So it sounds reasonable to disable it (set to zero/false/0).
Enabling these options is only meaningful for hosts that are used as routers. If we are talking about server optimization, these options are not needed.
net.ipv4.tcp_max_orphans = 65536
tcp_max_orphans parameter specifies the maximum number of TCP sockets allowed in the system that are not associated with any user file id (user file handle).
When this threshold is reached, orphan connections are immediately dropped with a warning. This threshold only helps prevent simple DoS attacks. It is better not to lower the threshold (rather, to increase to meet system requirements — for example, after adding memory). Each orphan connection consumes about 64KB of unswappable memory. So if you put here 65536, then you need to have 4Gb of RAM for these orphans.
net.ipv4.tcp_fin_timeout = 10
Parameter tcp_fin_timeout determines how long sockets are kept in FIN-WAIT-2 state after our (server) side has closed it. The client side (remote browser, etc.) may never close this connection, so that means it should be closed after the timeout has expired. The default timeout is 60 seconds. For example, a Linux kernel of 2.2 series with a value of 180 seconds was typically used. Basically, you can keep this value, just bear in mind that on high-loaded web servers you’re running into the risk of wasting a lot of memory for storing half-broken dead connections.
FIN-WAIT-2 sockets are less dangerous than FIN-WAIT-1 since they consume less than 1.5KB of memory, but also they can “live” longer.
net.ipv4.tcp_keepalive_time = 1800
net.ipv4.tcp_keepalive_intvl = 15
net.ipv4.tcp_keepalive_probes = 5
How often to check if the connection is no use for a long period? That stated in tcp_keepalive_time parameter. This value is meaningful only for sockets created with the SO_KEEPALIVE flag. The integer variable tcp_keepalive_intvl defines the interval tries are being done. Then the multiplication tcp_keepalive_probes * tcp_keepalive_intvl shows the time drop the connection in case of no response. By default, this interval is set to 75 seconds, so we can calculate that the connection will be closed and dropped in approximately 11 minutes.

DATA SHOWN:
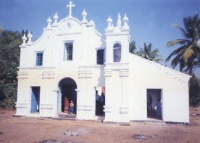Church on island of Anjediva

PARTS OF THE EXERCISE:
a) Answer these from the TCP tuning text, one line each:
(i) How much unswappable memory does each orphan connection consume?
(ii) What is the default value of tcp_fin_timeout?
(iii) How much memory does a FIN-WAIT-2 socket consume?
b) Extend the TCP tuning text from its last sentence.

YOUR WRITTEN ANSWERS:
a)
(i) About 64KB.
(ii) 60 seconds.
(iii) Less than 1.5KB.

b)
net.ipv4.tcp_max_syn_backlog = 4096
tcp_max_syn_backlog defines the maximum number of connection requests kept in memory for which we received no acknowledgment from the connecting client. If you find the server is experiencing overloads, you can try increasing this value.
net.ipv4.tcp_synack_retries = 1
tcp_synack_retries controls the number of SYNACK retransmissions for passive TCP connections. The number of attempts should not exceed 255. A value of 1 corresponds to approximately 35 seconds to establish a connection.
net.ipv4.tcp_mem = 50576 64768 98152
The vector variable (minimum, load mode, and maximum) in the tcp_mem file contains the general settings for memory consumption for the TCP protocol. This variable is measured in pages (usually 4Kb), not bytes.
Minimum: While the total memory size for TCP structures is less than a minimum number of pages, the operating system does nothing.
Load mode: As soon as the number of memory pages allocated for TCP operation reaches this value, the under load mode is activated. In this mode, the operating system tries to limit memory allocations. This mode remains until the memory consumption return to the minimum level.
Maximum: This is the maximum number of memory pages allowed for all TCP sockets.
net.ipv4.tcp_rmem = 4096 87380 16777216
Another vector variable (minimum, default, maximum) in the tcp_rmem file. It contains 3 integers specifying the size of the TCP socket receive buffer.
Minimum: every TCP socket has the right to use this memory upon creation. The possibility of using such a buffer is guaranteed even when the limit is reached (moderate memory pressure). The default value of the minimum buffer size is 8 KB (8192).
Default: The amount of memory allowed for the default TCP socket send buffer. This value replaces the /proc/sys/net/core/rmem_default parameter used by other protocols. The default buffer is usually (by default) 87830 bytes. This defines a window size of 65535 with the default tcp_adv_win_scale and tcp_app_win = 0, slightly smaller than the default tcp_app_win.
Maximum: The maximum buffer size that can be automatically allocated to receive on a TCP socket. This value does not override the maximum set in the /proc/sys/net/core/rmem_max file. When allocating memory “statically” using SO_RCVBUF, this parameter is not applicable.
net.ipv4.tcp_wmem = 4096 65536 16777216
Yet another vector variable in the tcp_wmem file. It contains 3 integer values that define the minimum, default, and maximum amount of memory reserved for TCP socket transmit buffers.
Minimum: every TCP socket has the right to use this memory upon creation. The default minimum buffer size is 4KB (4096).
Default: The amount of memory allowed for the default TCP socket send buffer. This value replaces the parameter /proc/sys/net/core/wmem_default used by other protocols and is usually less than value /proc/sys/net/core/wmem_default. The default buffer size is usually (by default) 16 KB (16384).
Maximum: The maximum amount of memory that can be automatically allocated for the TCP socket transmit buffer. This value does not override the maximum specified in the /proc/sys/net/core/wmem_max file. When allocating memory “statically” using SO_SNDBUF, this parameter is not applicable.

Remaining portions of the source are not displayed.